## What you will do
Return every one of the entries below verbatim, line for line.

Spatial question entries
= = =

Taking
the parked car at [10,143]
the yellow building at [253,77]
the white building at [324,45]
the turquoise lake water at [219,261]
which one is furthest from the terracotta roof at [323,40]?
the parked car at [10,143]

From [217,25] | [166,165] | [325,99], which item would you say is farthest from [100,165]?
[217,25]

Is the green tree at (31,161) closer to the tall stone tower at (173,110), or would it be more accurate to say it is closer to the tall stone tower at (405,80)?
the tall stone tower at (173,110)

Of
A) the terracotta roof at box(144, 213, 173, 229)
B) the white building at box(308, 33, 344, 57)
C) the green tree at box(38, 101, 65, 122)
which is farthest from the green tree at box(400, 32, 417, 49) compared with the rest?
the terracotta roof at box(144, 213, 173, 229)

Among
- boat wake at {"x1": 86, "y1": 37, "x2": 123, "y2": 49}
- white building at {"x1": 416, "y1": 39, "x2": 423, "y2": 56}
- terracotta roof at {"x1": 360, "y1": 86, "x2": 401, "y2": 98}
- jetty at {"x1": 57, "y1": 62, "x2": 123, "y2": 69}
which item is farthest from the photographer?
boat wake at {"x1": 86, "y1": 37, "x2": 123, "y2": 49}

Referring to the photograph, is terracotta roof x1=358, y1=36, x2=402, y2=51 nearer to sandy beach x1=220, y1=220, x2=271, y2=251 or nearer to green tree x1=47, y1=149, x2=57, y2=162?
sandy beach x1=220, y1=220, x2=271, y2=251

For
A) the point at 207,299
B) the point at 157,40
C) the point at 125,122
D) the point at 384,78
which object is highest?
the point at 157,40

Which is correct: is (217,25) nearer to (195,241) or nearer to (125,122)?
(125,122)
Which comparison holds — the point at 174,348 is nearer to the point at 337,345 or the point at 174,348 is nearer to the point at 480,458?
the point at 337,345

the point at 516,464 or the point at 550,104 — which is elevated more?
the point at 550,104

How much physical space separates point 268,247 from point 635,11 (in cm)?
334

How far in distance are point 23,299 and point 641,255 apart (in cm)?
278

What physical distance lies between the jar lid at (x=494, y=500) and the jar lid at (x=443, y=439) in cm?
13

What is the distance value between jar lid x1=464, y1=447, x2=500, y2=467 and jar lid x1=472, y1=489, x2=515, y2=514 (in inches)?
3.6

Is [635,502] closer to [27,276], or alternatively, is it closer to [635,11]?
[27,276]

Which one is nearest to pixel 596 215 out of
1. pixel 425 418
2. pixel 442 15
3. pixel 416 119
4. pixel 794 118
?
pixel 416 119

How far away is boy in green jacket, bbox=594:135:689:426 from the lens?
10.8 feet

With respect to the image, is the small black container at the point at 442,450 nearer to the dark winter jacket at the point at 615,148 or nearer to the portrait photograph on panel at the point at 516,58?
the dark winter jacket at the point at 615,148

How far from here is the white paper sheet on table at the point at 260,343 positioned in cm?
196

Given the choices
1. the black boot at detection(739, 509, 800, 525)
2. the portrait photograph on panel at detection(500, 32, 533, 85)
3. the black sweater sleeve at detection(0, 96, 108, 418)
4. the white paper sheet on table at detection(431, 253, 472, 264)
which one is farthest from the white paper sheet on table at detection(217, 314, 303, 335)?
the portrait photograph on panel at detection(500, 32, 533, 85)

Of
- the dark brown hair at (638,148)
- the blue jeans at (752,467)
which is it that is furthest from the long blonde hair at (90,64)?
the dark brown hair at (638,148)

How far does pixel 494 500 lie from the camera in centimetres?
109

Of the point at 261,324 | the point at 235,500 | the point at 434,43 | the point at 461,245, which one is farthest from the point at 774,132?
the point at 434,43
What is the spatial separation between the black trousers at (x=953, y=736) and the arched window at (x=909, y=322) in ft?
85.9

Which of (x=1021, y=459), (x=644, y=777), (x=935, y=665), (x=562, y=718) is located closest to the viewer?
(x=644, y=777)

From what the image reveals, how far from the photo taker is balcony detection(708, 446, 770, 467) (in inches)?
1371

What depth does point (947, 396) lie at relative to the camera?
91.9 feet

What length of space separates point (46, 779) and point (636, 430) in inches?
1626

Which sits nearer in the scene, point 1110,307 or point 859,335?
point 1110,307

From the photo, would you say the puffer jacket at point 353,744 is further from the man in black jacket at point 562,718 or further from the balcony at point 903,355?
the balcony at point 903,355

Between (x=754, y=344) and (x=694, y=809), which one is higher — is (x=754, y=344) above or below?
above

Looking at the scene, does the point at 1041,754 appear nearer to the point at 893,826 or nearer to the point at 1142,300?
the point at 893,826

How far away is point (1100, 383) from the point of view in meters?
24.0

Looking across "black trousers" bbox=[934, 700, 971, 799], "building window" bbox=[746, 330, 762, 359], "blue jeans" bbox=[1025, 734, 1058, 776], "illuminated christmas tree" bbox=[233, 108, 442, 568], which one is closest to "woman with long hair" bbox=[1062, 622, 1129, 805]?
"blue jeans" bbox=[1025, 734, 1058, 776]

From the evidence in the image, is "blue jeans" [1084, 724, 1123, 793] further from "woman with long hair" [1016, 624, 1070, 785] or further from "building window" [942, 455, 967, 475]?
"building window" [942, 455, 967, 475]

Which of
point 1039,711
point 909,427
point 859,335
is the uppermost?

= = =

## Answer
Taking
the parked car at [10,143]
the yellow building at [253,77]
the white building at [324,45]
the turquoise lake water at [219,261]
which one is furthest from the terracotta roof at [323,40]?
the parked car at [10,143]

From [217,25] | [166,165] | [325,99], which item would you say is farthest from [100,165]?
[217,25]

Is the green tree at (31,161) closer to the tall stone tower at (173,110), or would it be more accurate to say it is closer to the tall stone tower at (405,80)?
the tall stone tower at (173,110)

Of
A) the terracotta roof at box(144, 213, 173, 229)
B) the white building at box(308, 33, 344, 57)
C) the green tree at box(38, 101, 65, 122)
which is farthest from the green tree at box(400, 32, 417, 49) compared with the rest?
the terracotta roof at box(144, 213, 173, 229)

Among
- boat wake at {"x1": 86, "y1": 37, "x2": 123, "y2": 49}
- white building at {"x1": 416, "y1": 39, "x2": 423, "y2": 56}
- terracotta roof at {"x1": 360, "y1": 86, "x2": 401, "y2": 98}
- jetty at {"x1": 57, "y1": 62, "x2": 123, "y2": 69}
which item is farthest from the photographer?
boat wake at {"x1": 86, "y1": 37, "x2": 123, "y2": 49}

Referring to the photograph, is terracotta roof x1=358, y1=36, x2=402, y2=51 nearer to sandy beach x1=220, y1=220, x2=271, y2=251 or nearer to green tree x1=47, y1=149, x2=57, y2=162?
sandy beach x1=220, y1=220, x2=271, y2=251

For
A) the point at 207,299
B) the point at 157,40
C) the point at 125,122
D) the point at 384,78
which object is highest?
the point at 157,40

Which is correct: is (217,25) nearer to (195,241) or nearer to (125,122)?
(125,122)
Which comparison holds — the point at 174,348 is nearer to the point at 337,345 or the point at 174,348 is nearer to the point at 480,458?
the point at 337,345

the point at 516,464 or the point at 550,104 — which is elevated more?
the point at 550,104

How much physical space separates point 268,247 from point 635,11 (in cm)?
334

How far in distance are point 23,299 and point 641,255 apart (in cm)?
278

What physical distance lies between the jar lid at (x=494, y=500) and the jar lid at (x=443, y=439) in cm?
13

What is the distance value between jar lid x1=464, y1=447, x2=500, y2=467 and jar lid x1=472, y1=489, x2=515, y2=514 (in inches)?
3.6

Is [635,502] closer to [27,276], or alternatively, is it closer to [635,11]?
[27,276]

Which one is nearest to pixel 596 215 out of
1. pixel 425 418
2. pixel 442 15
3. pixel 416 119
4. pixel 794 118
?
pixel 416 119

How far away is boy in green jacket, bbox=594:135:689:426 from the lens?
10.8 feet

With respect to the image, is the small black container at the point at 442,450 nearer to the dark winter jacket at the point at 615,148 or nearer to the portrait photograph on panel at the point at 516,58?
the dark winter jacket at the point at 615,148

How far from here is the white paper sheet on table at the point at 260,343 positioned in cm?
196

Given the choices
1. the black boot at detection(739, 509, 800, 525)
2. the portrait photograph on panel at detection(500, 32, 533, 85)
3. the black sweater sleeve at detection(0, 96, 108, 418)
4. the white paper sheet on table at detection(431, 253, 472, 264)
which one is farthest from the white paper sheet on table at detection(217, 314, 303, 335)?
the portrait photograph on panel at detection(500, 32, 533, 85)

Of
- the dark brown hair at (638,148)
- the blue jeans at (752,467)
which is it that is furthest from the long blonde hair at (90,64)?
the dark brown hair at (638,148)

How far does pixel 494 500 lie from the camera in centimetres?
109

Of the point at 261,324 | the point at 235,500 | the point at 434,43 | the point at 461,245, which one is farthest from the point at 774,132?
the point at 434,43
What is the spatial separation between the black trousers at (x=953, y=736) and the arched window at (x=909, y=322) in ft?
85.9

Which of (x=1021, y=459), (x=644, y=777), (x=935, y=665), (x=562, y=718) is located closest to the viewer?
(x=644, y=777)

From what the image reveals, how far from the photo taker is balcony detection(708, 446, 770, 467) (in inches)?
1371

What depth does point (947, 396) lie at relative to the camera?
91.9 feet

What length of space separates point (46, 779) and point (636, 430) in inches?
1626

Which sits nearer in the scene, point 1110,307 or point 859,335?
point 1110,307

From the photo, would you say the puffer jacket at point 353,744 is further from the man in black jacket at point 562,718 or further from the balcony at point 903,355?
the balcony at point 903,355

Between (x=754, y=344) and (x=694, y=809), which one is higher — is (x=754, y=344) above or below?
above

Looking at the scene, does the point at 1041,754 appear nearer to the point at 893,826 or nearer to the point at 1142,300?
the point at 893,826

How far away is point (1100, 383) from the point of view in meters?
24.0

Looking across "black trousers" bbox=[934, 700, 971, 799], "building window" bbox=[746, 330, 762, 359], "blue jeans" bbox=[1025, 734, 1058, 776], "illuminated christmas tree" bbox=[233, 108, 442, 568], which one is closest to "woman with long hair" bbox=[1062, 622, 1129, 805]?
"blue jeans" bbox=[1025, 734, 1058, 776]

From the evidence in the image, is "blue jeans" [1084, 724, 1123, 793] further from "woman with long hair" [1016, 624, 1070, 785] or further from "building window" [942, 455, 967, 475]?
"building window" [942, 455, 967, 475]

Which of
point 1039,711
point 909,427
point 859,335
is the uppermost?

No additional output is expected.